***** Source material *****
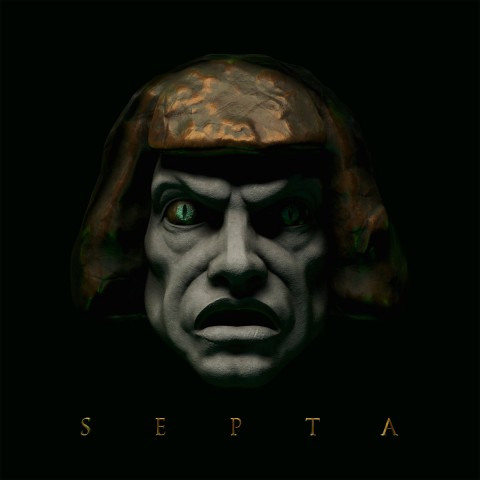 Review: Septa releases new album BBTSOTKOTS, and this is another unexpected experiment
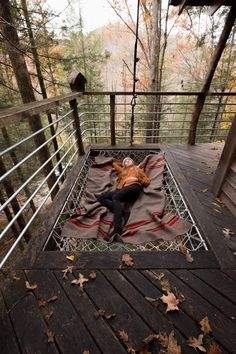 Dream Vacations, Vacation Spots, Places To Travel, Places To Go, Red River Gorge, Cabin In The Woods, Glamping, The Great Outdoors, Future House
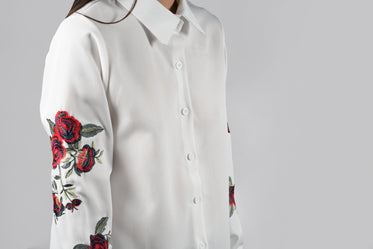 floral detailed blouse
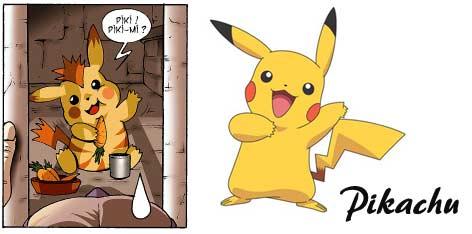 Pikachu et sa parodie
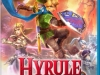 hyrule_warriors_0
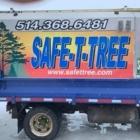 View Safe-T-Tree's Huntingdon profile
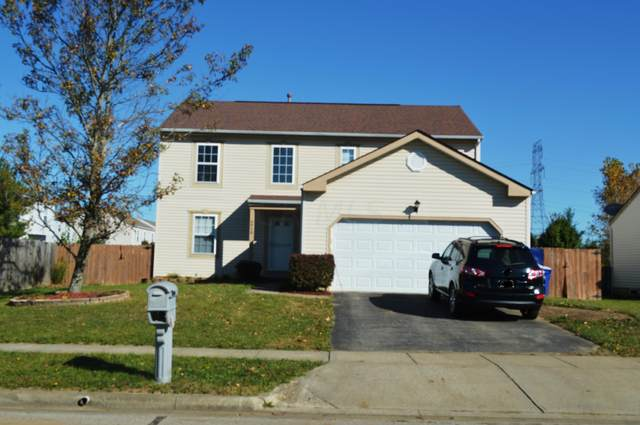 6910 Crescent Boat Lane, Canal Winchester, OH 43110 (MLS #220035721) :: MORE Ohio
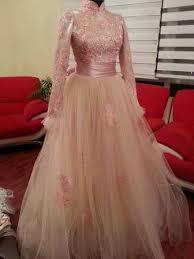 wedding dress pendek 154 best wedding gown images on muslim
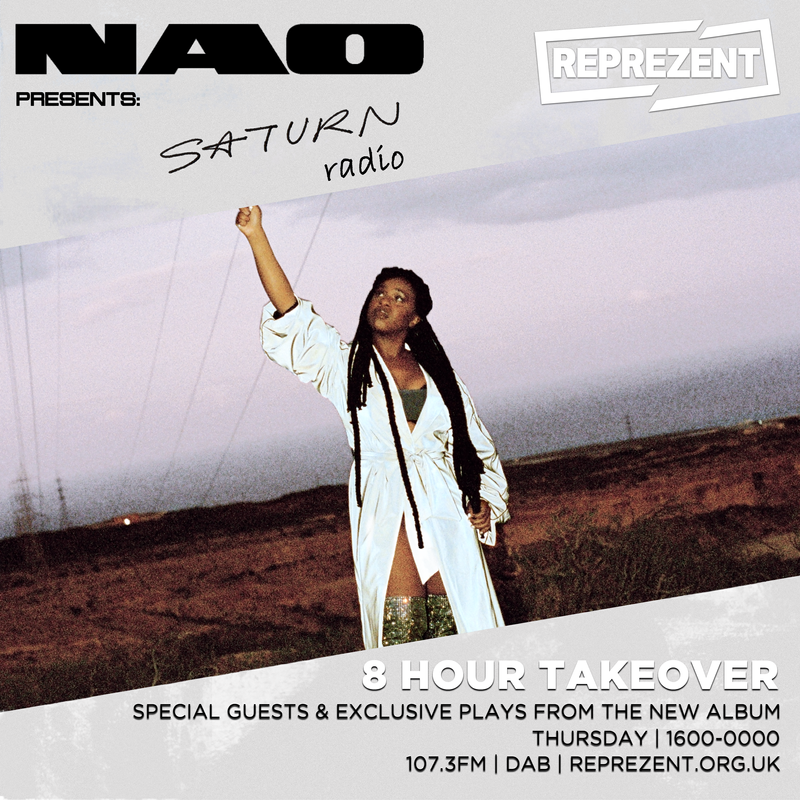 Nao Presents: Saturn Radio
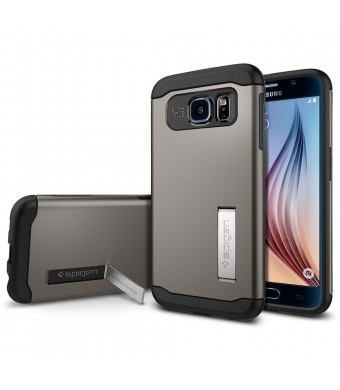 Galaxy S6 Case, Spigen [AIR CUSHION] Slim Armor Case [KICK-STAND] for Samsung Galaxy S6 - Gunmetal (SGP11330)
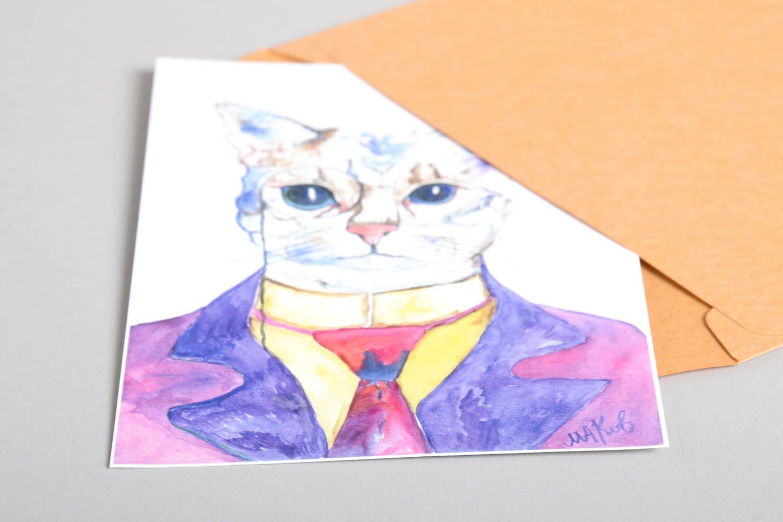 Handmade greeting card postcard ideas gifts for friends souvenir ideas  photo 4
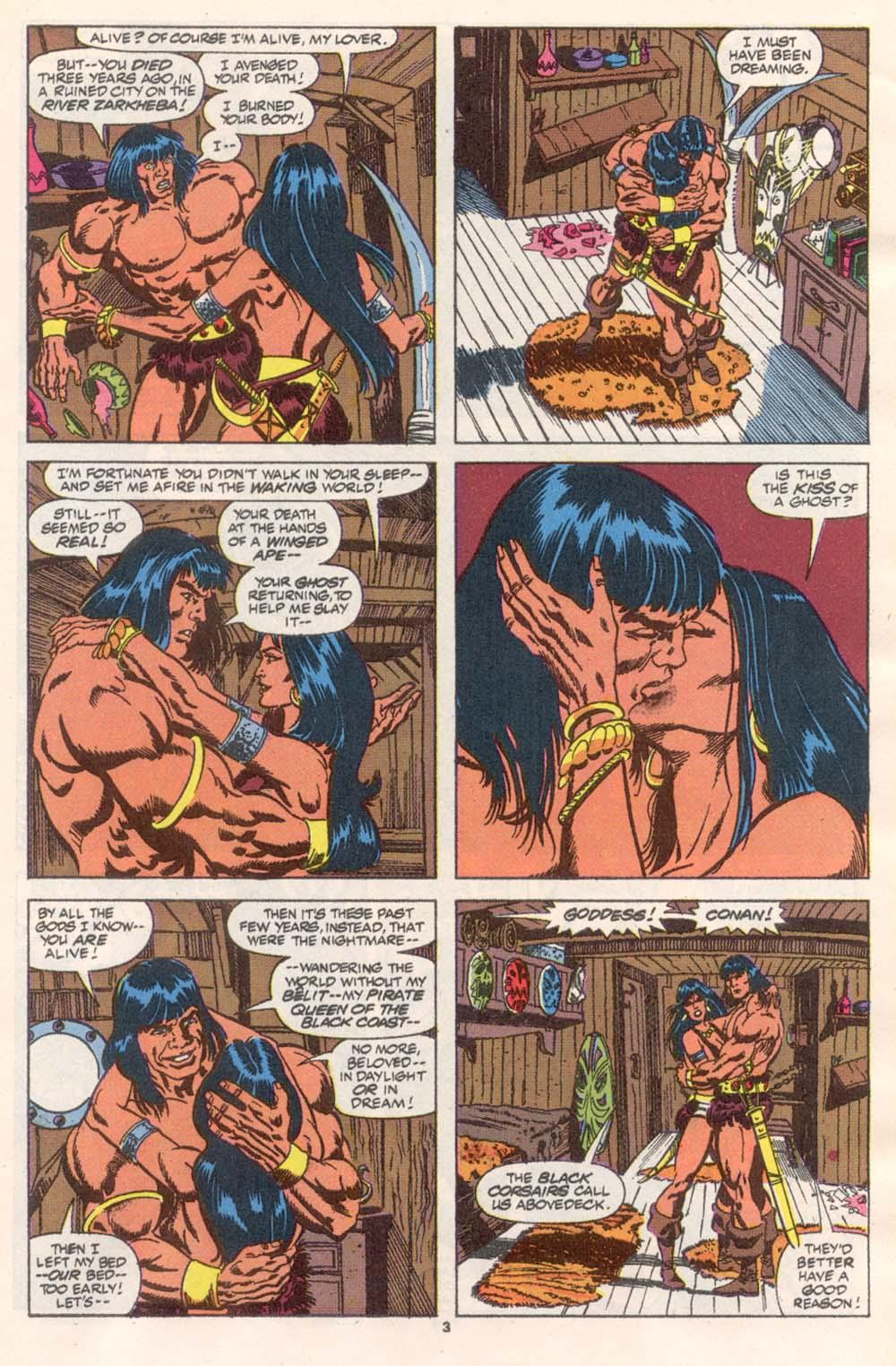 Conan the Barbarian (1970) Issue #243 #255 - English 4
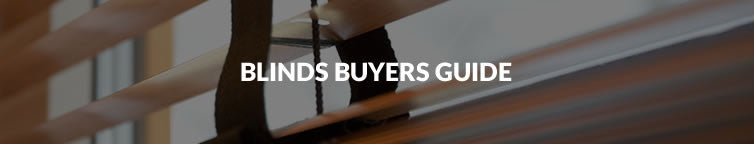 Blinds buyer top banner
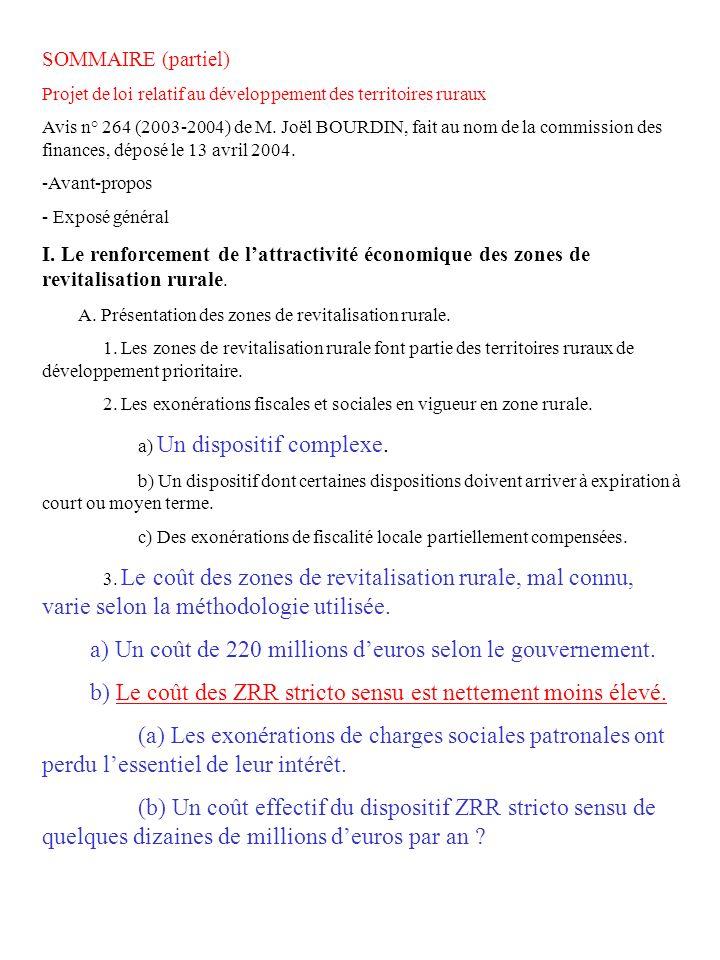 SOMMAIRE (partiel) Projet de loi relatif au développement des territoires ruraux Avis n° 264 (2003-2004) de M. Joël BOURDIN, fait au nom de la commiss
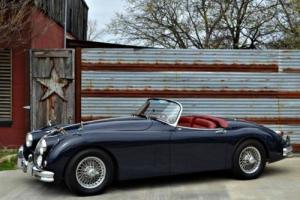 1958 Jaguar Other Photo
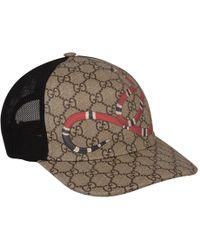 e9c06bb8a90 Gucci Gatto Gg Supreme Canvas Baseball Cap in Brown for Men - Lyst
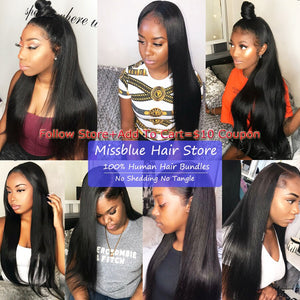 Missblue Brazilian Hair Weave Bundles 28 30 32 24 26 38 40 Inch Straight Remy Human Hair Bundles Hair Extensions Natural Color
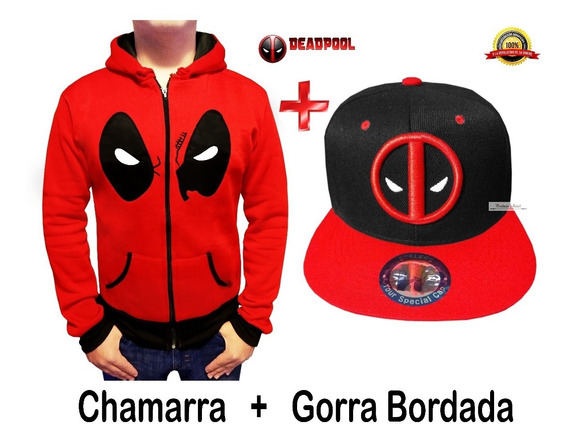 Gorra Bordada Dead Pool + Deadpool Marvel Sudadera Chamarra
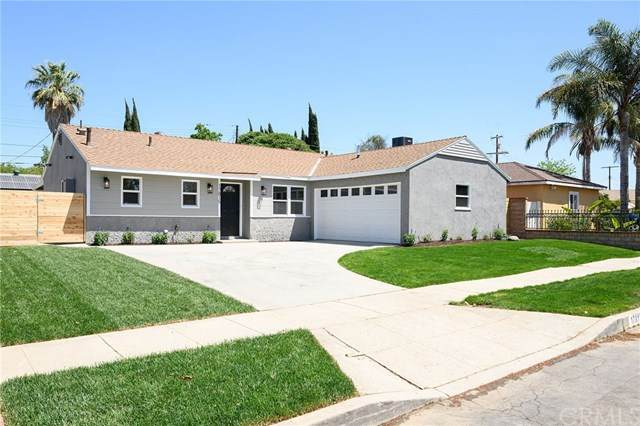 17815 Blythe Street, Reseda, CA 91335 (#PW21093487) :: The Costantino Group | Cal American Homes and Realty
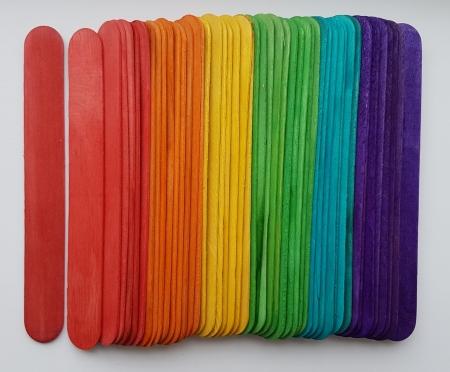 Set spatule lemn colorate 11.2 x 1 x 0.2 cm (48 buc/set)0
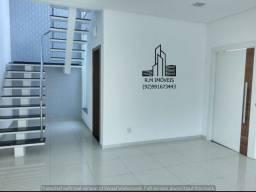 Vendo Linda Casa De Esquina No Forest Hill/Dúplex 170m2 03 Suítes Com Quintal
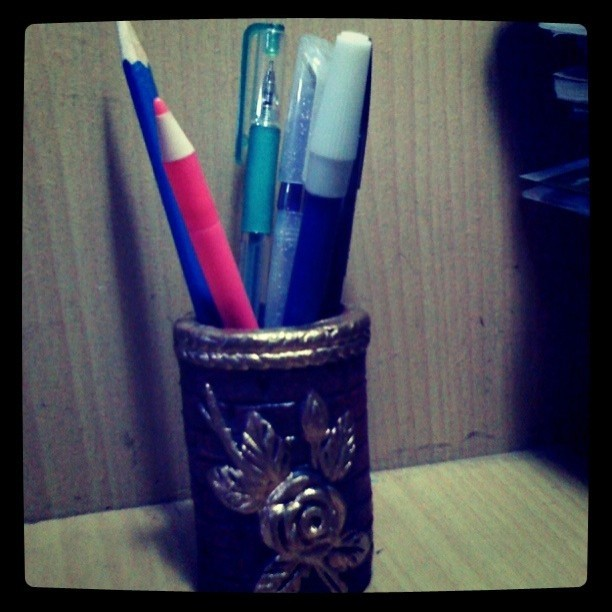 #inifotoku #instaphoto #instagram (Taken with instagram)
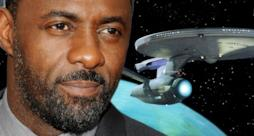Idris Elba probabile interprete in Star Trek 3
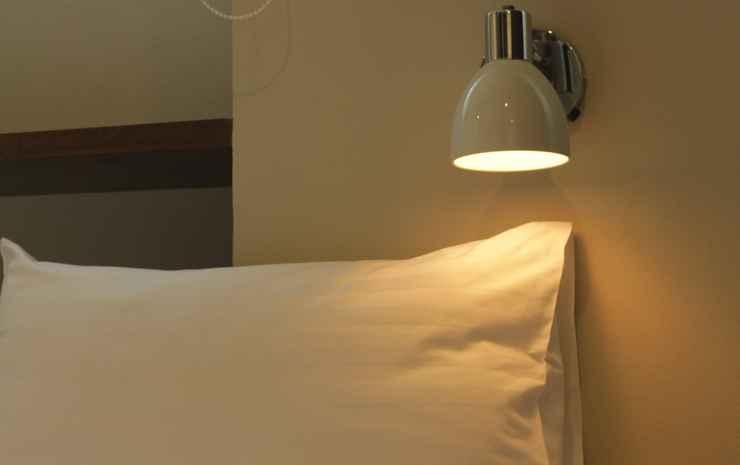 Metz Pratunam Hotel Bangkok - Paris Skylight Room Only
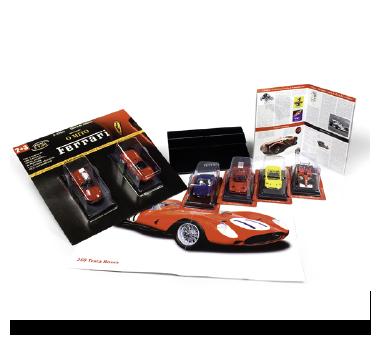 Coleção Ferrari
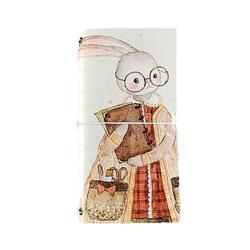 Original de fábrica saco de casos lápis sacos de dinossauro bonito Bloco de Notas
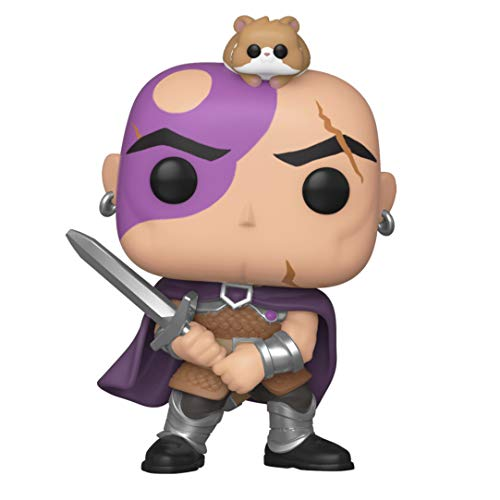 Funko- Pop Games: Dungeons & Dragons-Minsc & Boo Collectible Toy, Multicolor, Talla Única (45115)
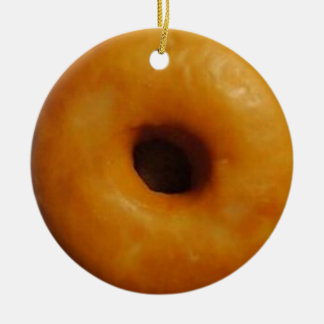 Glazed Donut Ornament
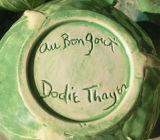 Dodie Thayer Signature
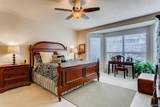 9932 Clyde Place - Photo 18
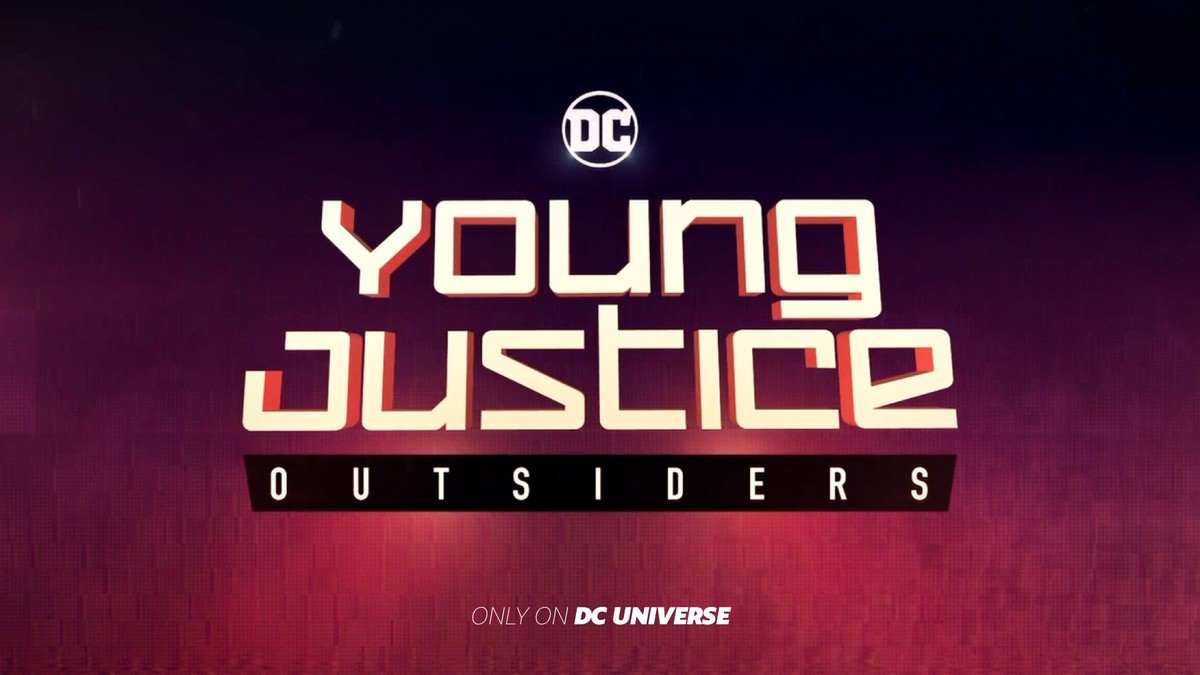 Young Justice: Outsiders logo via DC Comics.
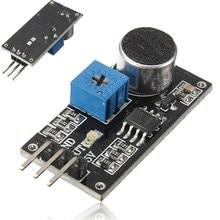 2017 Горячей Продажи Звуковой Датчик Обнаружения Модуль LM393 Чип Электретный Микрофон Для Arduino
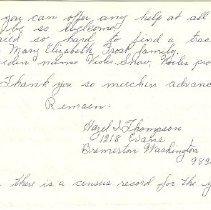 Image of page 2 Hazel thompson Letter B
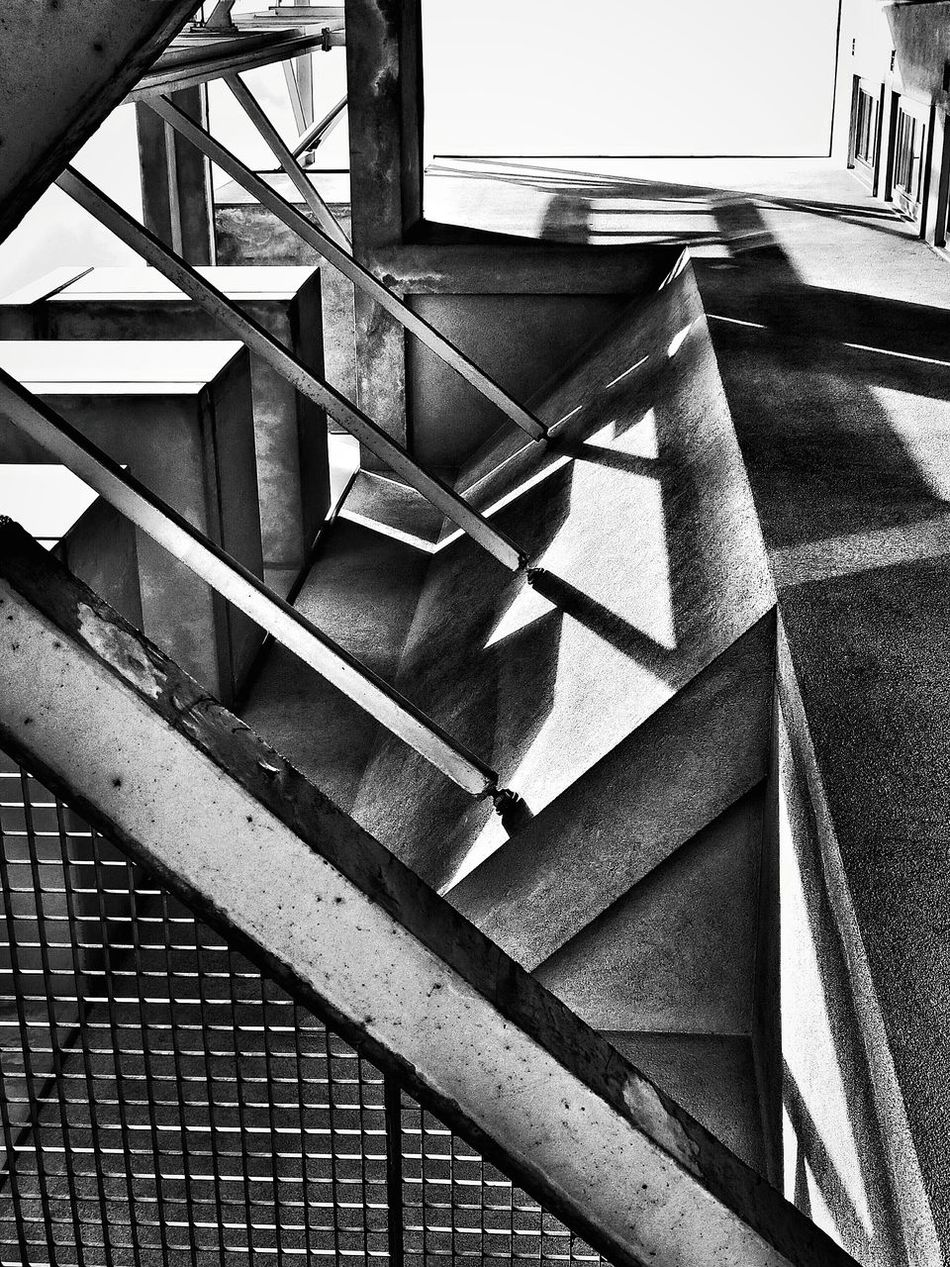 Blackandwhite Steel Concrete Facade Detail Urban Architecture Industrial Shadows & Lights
*****
• Work task
Begin at the line in the entries above that has "Funko- Pop Games: Dungeons", stop after the line that has "Image of page 2 Hazel thompson Letter B", and output exactly those lines without pictures.

• Answer section
 Funko- Pop Games: Dungeons & Dragons-Minsc & Boo Collectible Toy, Multicolor, Talla Única (45115)
 Glazed Donut Ornament
 Dodie Thayer Signature
 9932 Clyde Place - Photo 18
 Young Justice: Outsiders logo via DC Comics.
 2017 Горячей Продажи Звуковой Датчик Обнаружения Модуль LM393 Чип Электретный Микрофон Для Arduino
 Image of page 2 Hazel thompson Letter B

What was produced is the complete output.